Why CIOs should care: The volume of data that businesses have to analyze will only go up. In fact, the use of general adversarial networks (GANs) enables machines to generate their own synthetic data. NVSwitch helps organizations interconnect more GPUs together so data scientists can work on larger, more complex datasets.
Double the memory for Tesla V100
About a year ago, Nvidia launched the Tesla V100 GPU, which it came with 16GB of HBM2 memory. AT GTC18, the company announced it was doubling the total memory to 32 GB immediately. The upgrade means Nvidia is now at memory parity with its main competitor, AMD. The performance of the V100 has always blown the doors off the comparable AMD product; however, the total memory was one place it lagged — and now it has closed that gap.

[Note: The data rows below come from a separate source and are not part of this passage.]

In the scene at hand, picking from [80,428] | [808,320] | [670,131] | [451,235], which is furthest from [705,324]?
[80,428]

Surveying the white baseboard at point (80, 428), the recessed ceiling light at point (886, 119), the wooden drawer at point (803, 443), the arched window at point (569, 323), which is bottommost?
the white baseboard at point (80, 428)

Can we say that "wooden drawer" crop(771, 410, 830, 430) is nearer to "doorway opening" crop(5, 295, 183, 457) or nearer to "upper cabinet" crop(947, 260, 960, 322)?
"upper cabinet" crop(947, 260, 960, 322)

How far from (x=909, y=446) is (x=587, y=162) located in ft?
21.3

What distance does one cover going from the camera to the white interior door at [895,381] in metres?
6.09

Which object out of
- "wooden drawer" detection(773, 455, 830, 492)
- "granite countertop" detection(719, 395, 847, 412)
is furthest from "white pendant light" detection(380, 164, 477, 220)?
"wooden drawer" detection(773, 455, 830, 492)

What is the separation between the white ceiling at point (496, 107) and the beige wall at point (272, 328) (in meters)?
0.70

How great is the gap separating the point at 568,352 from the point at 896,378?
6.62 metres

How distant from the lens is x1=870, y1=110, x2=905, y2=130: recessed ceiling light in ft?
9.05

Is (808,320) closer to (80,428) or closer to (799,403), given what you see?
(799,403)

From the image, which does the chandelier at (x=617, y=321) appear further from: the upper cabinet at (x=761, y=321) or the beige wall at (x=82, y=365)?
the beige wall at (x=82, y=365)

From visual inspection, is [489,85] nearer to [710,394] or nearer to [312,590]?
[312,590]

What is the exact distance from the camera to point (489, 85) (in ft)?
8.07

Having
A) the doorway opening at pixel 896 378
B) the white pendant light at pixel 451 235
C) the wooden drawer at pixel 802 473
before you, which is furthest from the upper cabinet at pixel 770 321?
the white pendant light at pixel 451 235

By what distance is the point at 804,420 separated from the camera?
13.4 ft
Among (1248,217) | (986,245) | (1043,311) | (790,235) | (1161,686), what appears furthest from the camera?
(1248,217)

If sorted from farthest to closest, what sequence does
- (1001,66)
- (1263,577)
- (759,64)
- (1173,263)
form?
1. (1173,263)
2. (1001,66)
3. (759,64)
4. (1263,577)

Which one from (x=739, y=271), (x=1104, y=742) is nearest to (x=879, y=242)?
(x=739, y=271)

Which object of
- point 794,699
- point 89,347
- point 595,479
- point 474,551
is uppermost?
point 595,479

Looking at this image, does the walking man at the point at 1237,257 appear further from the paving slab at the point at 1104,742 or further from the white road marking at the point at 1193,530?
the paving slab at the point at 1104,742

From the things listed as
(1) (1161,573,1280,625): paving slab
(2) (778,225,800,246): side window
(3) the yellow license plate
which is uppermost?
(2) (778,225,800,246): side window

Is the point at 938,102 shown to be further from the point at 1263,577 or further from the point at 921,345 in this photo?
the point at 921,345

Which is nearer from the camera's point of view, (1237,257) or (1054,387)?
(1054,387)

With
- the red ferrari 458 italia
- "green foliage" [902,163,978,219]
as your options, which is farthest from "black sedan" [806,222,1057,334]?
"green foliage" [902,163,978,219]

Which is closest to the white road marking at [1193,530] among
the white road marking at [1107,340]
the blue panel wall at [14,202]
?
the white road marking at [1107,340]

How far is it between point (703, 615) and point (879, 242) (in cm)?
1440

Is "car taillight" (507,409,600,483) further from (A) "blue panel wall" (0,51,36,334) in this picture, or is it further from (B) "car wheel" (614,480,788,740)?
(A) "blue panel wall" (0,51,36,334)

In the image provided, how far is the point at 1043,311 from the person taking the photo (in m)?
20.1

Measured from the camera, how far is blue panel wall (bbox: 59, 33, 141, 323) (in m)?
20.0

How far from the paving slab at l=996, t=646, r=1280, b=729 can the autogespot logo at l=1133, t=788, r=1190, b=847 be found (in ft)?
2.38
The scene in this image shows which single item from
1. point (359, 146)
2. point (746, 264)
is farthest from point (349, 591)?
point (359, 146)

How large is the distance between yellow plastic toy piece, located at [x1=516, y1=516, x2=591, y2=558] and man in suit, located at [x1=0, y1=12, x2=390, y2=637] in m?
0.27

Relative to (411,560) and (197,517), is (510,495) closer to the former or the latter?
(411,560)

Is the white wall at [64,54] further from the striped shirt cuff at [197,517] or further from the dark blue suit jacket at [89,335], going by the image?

The memory upgrade means that the 16GB versions will be discontinued, so the DGX-1 server and DGX station will ship with the new processors. Also, all the server manufacturers, including Cray, Hewlett Packard Enterprise, IBM, Lenovo, Supermicro, and Tyan will begin shipping their products with the 32GB version of Tesla V100 in the second half of 2018.
Why CIOs should care: The amount of memory is the only thing changing, so data won’t be processed faster. However, workloads that use datasets that could not fit into 16GB of memory will see a significant boost, as will other data center applications that require more local memory.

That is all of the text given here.